Exposure to angiotensin II receptor blockers
Dispensed drug prescriptions of ARB were identified by their specific ATC codes (C09C, C09D) in the Prescribed Drug Register. Only exposure prior to index date was considered in the study. We assumed that a prescription normally lasted 114 days of drug usage, allowing a 14-day margin for prescription renewal. Drug exposure was defined as current or past if the drug had been dispensed from 0 to 114, and 115–180 days, respectively in relation to index date. The absence of a prescription or prescription > 180 days before index date was classified as non-use.
The duration of ARB usage was analysed in the following way: current users was based on the number of days elapsed since the first prescription of ARB. Duration was divided into recent user, first prescription less than 90 days; 3–6 months; 6–12 months, and past usage.
The relative risk of acute pancreatitis was estimated by unconditional logistic regression, used to calculate odds ratios (OR) with 95% confidence interval (CI). The selection of variables was partially based on a priori decision regarding known risk factors as potential confounding factors, i.e. gallstone disease, alcohol related disease, level of education, type 2 diabetes and chronic obstructive pulmonary disease (as a proxy for smoking). Also, to evaluate the potential for confounding by indication, we added presence of cardiovascular disorder, as defined in a previous paper (). In addition, added a comorbidity index, based on number of distinct medications, defined below.

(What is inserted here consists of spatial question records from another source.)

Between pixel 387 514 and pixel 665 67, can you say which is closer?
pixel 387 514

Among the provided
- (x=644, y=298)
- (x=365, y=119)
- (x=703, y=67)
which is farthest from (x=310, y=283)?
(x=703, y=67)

This resulted in three different models that were analysed by the logistic regression. First, model 1 included the matching variables i.e. sex, age (in categories 40–49, 50–59, 60–69, 70–79, 80–84 years) and calendar year. Next, presence of any cardiovascular disorder (CVD)  (Yes or No) was introduced to act as a proxy for severity of indication for ARB and ACE-inhibitors, named Model 2. Finally, the following variables were included in the full model 3: 1) a general co-morbidity index measured by number of distinct medications, [23, 32] a score defined as the sum of unique ATC codes (based on the first 7 digits), dispensed during the last 6 months from index date, and divided into categories (0–1, 2–4, 5–9, 10–14, and ≥15 prescriptions). 2) Education level divided into three categories of highest attained education: elementary school, secondary school, university studies, and one category for missing data. 3) Alcohol related diseases present before index date (see ICD codes above) 4) Gallstone disease recorded before index date, see specification of ICD codes. 5) Chronic obstructive pulmonary disorder (491, 492, or 496 in ICD-9, or J41, J42, J42, J44 in ICD-10). 7) Type 2 diabetes (250 in ICD9, or E10-E14 in ICD10, or anti-diabetic medication (ATC code A10). To further assess the effect of confounding by indication, we separately analysed the association angiotensin-converting enzyme (ACE)-inhibitors (ATC codes C09A and C09B) and acute pancreatitis. The severity of pancreatitis was classified based on number of days in-hospitalised: 1–3 days, 4–7, and >7 corresponding to mild, moderate, and severe form of acute pancreatitis, respectively. Moreover, we made a sub-analysis on any use of anti-hypertensive drugs based on ATC-codes; ARB, ACE-inhibitors, beta-blockers (C07), calcium channel blockers (C08), and diuretics (C03).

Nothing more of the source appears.